Mentre passava questo anno mediocre e grigio, anche Mateo però ingrigiva in panchina, fino a quando un vento d'oriente non ha cappottato di nuovo il nostro maldestro nocchiero, imponendo la sua presenza sulla nave nerazzurra, magno cum gaudio, crescendo di partita in partita. Ecco presentarsi così, in un mercoledì pomeriggio del maggio più incasinato che ricordi, la grande chance: Mateo ti aspetta domani al Solo Inter!

Come resistere, tanto più che il giorno seguente non avevo niente da fare? E così, eccomi di nuovo sul treno che dal profondo della pianura mi porta nella metropoli, ma oggi non si dorme.

Leggiucchio distratto, anche dopo essermi messo in fila, ordinato, civile: interisti, popolo superiore, che ha patito le ferali ore di via Massaua-aua-aua solo pochi anni prima. Intorno a me altri ragazzotti giovani: non percepisco ahimè geni tifosotti, e per questo non mi espongo nel criticare questo o quel giocatore, neppure il Misteh.

Oggi è un giorno di festa.

Se ripenso al tempo dell'attesa, mi sembra una bolla insignificante, più o meno come il passaggio di Mateo fuori dalla Volvo: in polo beige -o colore non meglio definito-veloce, letale.

Mi aspetta.

Con me la sua maglietta, presa a gennaio, quando sembrava possibile un suo addio (orrore) ed il pallone dell'anno del Triplete. L'ultimo giocatore a firmarmi gadgets era stato l'orco Lucio, traditore sfortunato.

Quando srotolo la maglietta davanti a lui, subito esclama: bella! Ci siamo capiti. Mi sembra visibilmente più contento che con altri tifosi, ed il fotografo ne approfitta, scattando a ripetizione.

Sono emozionato, non tengo il pallone dritto, Mateo con un filo di voce mi fa: se vuoi ci penso io. Non capisco più niente, ma rimetto a posto il pallone e gli dico: no, ma se lo puoi firmare.. Nessun problema, mi dice, e mentre sto per andarmene, mi sento di dirgli: non preoccuparti grande, il gol arriverà presto.
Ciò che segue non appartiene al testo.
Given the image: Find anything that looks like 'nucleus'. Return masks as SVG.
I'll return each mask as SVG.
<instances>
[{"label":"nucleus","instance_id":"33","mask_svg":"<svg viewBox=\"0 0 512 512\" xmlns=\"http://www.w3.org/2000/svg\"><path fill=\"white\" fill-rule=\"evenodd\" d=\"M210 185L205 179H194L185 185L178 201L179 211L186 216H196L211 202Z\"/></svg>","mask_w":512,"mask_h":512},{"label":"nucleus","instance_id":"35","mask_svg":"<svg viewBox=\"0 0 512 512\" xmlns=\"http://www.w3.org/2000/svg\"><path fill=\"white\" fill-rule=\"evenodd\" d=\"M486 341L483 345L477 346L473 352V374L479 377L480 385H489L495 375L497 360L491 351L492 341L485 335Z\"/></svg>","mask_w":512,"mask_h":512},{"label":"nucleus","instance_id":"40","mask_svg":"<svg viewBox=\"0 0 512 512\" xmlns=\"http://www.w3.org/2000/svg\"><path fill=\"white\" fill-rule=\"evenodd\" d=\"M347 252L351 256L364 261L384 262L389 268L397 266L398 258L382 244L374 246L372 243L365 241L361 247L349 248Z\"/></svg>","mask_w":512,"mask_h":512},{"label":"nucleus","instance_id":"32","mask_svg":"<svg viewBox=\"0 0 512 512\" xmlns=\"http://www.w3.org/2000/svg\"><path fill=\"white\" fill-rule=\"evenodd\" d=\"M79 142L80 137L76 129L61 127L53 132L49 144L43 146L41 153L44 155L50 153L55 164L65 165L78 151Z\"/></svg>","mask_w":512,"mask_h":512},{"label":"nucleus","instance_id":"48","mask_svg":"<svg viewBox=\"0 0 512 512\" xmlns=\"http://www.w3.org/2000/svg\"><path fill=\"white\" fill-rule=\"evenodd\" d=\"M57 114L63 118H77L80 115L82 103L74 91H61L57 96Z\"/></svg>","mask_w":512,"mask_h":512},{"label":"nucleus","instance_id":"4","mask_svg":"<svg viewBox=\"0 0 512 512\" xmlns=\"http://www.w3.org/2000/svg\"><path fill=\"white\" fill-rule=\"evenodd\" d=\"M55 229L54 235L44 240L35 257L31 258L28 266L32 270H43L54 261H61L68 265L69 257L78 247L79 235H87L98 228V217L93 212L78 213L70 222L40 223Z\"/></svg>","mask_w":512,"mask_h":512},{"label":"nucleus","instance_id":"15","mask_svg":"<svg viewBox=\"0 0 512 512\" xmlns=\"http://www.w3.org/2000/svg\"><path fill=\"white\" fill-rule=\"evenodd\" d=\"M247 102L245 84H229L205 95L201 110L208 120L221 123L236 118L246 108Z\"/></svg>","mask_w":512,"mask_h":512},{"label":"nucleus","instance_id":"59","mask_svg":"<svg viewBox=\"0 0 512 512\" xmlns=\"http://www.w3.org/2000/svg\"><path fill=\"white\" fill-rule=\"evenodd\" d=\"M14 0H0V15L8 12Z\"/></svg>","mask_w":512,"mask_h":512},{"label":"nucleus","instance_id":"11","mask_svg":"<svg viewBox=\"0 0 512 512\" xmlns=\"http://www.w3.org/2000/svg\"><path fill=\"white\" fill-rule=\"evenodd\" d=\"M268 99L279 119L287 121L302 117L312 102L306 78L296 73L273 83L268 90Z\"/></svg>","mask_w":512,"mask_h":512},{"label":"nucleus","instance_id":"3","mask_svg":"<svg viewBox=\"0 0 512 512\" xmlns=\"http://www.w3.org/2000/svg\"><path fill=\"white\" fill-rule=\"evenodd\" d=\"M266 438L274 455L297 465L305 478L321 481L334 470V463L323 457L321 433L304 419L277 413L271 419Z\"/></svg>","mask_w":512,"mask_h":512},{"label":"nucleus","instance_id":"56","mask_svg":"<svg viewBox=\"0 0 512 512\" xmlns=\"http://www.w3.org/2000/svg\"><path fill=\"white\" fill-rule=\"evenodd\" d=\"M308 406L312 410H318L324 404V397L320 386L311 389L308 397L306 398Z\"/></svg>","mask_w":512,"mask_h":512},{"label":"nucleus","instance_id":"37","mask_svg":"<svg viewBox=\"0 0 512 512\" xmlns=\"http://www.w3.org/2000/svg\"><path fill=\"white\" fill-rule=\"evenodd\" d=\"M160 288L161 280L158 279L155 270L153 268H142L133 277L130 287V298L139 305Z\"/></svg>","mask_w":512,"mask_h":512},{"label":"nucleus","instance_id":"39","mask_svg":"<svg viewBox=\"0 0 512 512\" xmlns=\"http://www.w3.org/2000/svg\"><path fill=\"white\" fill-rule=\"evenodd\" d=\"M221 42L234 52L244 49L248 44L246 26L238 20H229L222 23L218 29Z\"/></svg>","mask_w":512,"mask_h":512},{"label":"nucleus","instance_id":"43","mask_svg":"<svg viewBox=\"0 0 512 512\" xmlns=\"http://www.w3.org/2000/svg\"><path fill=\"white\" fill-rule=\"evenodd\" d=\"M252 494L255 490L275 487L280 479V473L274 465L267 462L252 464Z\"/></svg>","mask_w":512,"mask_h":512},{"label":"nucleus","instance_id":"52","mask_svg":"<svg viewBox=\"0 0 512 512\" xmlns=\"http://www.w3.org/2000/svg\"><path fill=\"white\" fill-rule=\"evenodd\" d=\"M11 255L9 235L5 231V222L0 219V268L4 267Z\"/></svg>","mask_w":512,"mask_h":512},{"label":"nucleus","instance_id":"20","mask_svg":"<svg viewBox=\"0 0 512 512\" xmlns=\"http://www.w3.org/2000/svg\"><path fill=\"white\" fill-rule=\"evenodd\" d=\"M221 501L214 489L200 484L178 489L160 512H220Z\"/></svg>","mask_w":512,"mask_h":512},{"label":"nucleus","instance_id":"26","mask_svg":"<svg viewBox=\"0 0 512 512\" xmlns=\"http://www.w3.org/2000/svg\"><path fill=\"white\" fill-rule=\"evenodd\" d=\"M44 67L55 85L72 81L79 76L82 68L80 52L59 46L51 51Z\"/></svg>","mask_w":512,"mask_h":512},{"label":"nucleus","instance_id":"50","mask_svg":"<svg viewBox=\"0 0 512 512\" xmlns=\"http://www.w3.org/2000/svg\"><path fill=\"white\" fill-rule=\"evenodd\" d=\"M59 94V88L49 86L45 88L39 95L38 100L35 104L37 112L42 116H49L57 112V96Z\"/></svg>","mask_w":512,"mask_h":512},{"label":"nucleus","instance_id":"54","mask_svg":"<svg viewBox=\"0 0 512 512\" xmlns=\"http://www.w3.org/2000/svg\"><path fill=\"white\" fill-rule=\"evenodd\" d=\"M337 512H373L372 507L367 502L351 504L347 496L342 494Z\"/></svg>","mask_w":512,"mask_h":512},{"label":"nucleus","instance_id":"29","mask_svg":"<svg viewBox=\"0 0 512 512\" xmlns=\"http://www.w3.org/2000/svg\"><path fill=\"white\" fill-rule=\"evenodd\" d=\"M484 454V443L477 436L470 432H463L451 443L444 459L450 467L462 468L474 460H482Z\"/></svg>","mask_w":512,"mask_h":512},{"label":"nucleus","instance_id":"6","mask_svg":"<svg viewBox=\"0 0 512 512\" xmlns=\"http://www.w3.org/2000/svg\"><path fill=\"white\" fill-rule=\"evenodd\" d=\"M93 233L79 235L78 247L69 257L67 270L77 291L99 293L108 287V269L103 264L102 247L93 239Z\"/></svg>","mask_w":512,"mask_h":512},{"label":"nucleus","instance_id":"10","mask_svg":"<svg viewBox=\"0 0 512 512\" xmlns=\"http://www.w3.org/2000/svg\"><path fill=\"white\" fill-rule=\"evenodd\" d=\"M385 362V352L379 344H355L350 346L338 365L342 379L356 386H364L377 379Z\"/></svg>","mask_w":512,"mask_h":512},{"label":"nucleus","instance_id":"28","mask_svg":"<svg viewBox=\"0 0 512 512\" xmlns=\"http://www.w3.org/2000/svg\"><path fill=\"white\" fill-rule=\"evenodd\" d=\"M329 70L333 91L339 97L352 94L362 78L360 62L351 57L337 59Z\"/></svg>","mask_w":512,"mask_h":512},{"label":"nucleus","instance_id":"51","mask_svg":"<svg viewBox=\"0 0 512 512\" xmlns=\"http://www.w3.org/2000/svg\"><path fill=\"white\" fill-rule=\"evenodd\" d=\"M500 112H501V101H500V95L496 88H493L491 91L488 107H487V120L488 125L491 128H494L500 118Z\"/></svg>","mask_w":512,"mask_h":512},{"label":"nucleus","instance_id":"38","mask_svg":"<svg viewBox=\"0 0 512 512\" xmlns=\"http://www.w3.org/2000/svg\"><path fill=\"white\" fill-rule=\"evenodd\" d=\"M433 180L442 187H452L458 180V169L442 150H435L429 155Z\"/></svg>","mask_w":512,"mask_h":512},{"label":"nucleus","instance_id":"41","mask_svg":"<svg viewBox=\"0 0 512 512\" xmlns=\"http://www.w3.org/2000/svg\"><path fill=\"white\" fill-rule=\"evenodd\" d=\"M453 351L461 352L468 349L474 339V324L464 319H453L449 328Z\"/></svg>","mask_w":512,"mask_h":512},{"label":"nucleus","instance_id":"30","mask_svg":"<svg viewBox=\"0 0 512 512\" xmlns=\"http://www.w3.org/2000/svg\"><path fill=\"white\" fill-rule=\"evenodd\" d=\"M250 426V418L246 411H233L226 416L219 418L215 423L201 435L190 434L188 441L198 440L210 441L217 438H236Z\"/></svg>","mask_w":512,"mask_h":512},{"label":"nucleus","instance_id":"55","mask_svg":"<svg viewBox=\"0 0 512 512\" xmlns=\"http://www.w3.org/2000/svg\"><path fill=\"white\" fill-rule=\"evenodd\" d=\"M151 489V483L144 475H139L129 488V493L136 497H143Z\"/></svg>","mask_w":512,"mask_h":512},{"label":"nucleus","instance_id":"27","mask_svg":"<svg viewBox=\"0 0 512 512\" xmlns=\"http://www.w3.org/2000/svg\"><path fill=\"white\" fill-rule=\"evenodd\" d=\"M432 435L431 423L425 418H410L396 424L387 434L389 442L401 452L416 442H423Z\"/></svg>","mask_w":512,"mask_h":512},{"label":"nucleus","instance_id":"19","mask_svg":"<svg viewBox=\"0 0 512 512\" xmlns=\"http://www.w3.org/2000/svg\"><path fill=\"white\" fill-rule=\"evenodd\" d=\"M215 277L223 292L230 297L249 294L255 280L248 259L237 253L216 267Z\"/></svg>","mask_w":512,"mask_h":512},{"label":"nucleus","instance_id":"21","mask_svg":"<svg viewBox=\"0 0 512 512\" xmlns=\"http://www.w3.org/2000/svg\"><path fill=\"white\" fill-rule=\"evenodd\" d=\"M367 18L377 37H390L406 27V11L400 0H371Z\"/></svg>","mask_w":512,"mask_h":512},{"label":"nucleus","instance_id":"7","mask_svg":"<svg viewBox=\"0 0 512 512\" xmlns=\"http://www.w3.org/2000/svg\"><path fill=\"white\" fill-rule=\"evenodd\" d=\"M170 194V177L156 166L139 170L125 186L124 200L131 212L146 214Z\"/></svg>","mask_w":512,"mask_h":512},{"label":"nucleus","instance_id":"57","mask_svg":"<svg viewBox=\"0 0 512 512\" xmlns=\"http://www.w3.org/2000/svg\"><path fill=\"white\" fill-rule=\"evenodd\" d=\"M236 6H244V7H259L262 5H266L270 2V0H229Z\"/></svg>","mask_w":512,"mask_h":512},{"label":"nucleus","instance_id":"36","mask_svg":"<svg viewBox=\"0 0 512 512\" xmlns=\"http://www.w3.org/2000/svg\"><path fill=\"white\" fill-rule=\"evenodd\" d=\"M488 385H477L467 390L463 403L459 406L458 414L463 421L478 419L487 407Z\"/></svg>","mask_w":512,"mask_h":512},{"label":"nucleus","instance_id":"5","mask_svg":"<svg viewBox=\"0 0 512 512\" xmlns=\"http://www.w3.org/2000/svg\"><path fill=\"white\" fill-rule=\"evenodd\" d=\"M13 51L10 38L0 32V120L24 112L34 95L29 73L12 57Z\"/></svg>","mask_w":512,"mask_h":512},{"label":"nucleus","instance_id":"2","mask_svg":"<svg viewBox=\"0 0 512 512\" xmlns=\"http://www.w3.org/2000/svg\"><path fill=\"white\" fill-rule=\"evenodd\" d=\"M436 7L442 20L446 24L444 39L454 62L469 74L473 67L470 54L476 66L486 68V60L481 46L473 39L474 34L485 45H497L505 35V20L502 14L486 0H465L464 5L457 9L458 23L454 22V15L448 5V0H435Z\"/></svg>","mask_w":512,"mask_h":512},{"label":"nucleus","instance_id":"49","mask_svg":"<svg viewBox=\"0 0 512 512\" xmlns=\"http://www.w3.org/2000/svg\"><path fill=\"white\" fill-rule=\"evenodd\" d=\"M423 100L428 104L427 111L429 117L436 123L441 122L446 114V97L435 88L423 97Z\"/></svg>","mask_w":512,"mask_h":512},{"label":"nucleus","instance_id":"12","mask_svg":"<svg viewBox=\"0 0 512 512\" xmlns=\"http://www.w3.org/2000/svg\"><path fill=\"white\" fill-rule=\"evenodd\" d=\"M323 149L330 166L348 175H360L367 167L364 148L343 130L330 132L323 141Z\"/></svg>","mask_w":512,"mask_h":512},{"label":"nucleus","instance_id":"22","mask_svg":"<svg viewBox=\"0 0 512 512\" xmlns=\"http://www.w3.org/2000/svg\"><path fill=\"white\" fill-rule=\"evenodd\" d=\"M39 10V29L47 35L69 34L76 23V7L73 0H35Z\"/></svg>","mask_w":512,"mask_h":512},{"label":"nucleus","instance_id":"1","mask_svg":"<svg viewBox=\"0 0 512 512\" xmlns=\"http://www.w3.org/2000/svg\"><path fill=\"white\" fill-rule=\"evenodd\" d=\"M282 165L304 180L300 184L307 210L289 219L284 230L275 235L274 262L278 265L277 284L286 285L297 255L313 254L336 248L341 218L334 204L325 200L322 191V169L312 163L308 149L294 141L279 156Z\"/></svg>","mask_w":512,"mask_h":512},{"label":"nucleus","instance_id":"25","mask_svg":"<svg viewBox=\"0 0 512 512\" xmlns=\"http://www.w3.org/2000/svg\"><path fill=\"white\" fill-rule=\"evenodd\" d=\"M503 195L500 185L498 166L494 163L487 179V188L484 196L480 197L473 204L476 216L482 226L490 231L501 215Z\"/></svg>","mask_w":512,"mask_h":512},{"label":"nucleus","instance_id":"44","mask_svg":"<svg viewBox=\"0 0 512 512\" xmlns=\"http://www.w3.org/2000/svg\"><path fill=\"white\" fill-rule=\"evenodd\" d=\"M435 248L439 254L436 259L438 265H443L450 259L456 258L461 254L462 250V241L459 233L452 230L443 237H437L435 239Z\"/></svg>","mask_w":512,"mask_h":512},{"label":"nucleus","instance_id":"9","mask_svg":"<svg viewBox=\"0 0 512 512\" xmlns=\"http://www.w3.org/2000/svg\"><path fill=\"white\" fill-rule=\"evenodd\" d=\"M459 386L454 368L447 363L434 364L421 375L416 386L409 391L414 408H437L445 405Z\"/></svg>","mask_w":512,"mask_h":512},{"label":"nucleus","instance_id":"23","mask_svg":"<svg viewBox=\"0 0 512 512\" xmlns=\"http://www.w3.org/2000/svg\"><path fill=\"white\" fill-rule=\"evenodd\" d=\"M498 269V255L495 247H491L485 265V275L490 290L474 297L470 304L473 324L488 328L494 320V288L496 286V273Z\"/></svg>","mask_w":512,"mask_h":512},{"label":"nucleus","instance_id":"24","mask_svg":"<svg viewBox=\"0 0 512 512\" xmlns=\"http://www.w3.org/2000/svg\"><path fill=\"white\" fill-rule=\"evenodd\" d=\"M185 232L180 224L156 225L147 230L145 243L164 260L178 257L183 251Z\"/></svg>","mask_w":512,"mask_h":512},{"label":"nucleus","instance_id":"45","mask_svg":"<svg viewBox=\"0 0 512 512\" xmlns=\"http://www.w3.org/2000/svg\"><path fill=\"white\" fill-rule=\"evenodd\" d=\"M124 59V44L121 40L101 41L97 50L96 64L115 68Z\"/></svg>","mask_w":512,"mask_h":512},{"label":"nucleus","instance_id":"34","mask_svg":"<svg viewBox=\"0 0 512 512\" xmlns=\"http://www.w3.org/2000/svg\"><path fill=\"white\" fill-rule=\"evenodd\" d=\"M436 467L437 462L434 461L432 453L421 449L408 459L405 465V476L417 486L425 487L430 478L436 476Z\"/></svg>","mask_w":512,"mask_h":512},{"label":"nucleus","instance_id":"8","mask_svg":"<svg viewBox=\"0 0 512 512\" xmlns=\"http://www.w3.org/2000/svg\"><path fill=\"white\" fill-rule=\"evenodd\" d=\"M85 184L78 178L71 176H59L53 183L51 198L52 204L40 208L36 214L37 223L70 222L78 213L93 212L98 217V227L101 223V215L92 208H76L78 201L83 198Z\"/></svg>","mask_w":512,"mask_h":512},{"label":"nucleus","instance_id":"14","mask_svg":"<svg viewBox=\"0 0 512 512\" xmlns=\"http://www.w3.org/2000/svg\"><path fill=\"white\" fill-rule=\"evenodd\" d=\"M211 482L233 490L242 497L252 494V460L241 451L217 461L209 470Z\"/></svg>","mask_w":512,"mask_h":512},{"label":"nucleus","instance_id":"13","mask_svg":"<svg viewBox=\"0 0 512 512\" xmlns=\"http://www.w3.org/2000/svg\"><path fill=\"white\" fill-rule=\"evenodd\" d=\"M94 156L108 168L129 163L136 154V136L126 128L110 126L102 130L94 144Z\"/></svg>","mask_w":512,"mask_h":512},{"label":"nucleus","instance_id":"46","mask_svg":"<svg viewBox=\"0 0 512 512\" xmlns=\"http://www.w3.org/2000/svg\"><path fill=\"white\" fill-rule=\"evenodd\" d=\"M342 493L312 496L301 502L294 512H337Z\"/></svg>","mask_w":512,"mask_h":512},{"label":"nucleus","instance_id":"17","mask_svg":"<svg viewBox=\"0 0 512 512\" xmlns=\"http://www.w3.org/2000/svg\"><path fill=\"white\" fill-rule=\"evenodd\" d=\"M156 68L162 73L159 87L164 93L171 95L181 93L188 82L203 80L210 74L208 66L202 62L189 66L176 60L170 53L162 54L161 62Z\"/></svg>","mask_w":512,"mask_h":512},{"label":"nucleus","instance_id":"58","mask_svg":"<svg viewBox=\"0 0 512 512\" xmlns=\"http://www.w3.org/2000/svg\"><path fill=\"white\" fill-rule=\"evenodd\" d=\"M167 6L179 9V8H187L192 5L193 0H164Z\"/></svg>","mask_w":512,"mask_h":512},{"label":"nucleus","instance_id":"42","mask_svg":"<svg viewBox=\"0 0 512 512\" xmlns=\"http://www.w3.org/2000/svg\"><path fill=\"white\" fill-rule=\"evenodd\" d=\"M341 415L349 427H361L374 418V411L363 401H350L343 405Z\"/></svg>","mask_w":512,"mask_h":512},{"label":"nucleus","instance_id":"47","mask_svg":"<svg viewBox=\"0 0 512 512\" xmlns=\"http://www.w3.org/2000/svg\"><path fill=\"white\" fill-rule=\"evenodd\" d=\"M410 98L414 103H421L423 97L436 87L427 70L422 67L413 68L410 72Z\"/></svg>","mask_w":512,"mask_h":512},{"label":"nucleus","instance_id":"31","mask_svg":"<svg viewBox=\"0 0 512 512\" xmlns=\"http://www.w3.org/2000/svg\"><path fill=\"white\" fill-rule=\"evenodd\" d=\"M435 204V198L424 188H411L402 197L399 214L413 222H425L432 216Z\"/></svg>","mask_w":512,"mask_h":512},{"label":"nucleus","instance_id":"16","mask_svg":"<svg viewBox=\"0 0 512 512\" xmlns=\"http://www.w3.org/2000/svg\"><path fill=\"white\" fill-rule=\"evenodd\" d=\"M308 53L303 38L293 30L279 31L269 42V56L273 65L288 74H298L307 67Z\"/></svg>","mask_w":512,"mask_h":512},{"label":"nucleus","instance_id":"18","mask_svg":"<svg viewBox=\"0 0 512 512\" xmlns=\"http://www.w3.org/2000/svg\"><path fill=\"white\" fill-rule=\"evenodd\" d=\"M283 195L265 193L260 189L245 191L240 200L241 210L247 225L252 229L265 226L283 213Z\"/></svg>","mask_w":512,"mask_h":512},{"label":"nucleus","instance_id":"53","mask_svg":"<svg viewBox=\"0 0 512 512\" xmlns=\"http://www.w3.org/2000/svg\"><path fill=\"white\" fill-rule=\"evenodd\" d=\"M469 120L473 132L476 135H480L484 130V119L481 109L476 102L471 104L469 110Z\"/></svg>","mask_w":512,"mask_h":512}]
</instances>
E lui ancora, con quel suo sorriso timido, si lascia andare ad un “va bene capo”.

Chi è forte davvero, come Mateo, non ha bisogno di farlo sapere al mondo. La timidezza può aiutare a tenere lontani tanti scocciatori, in fondo. È così che ci siamo riconosciuti, dal primo momento. Non ci sono dubbi Mateo, l'Inter ti calza a pennello. Mentre mi allontano lo ammetto, mi si sono inumiditi gli occhi. Anche il pianto è una caratteristica unica dell'uomo.

Voglio piangere di gioia per l'Inter, di nuovo, molto presto, insieme a Mateo. E voi?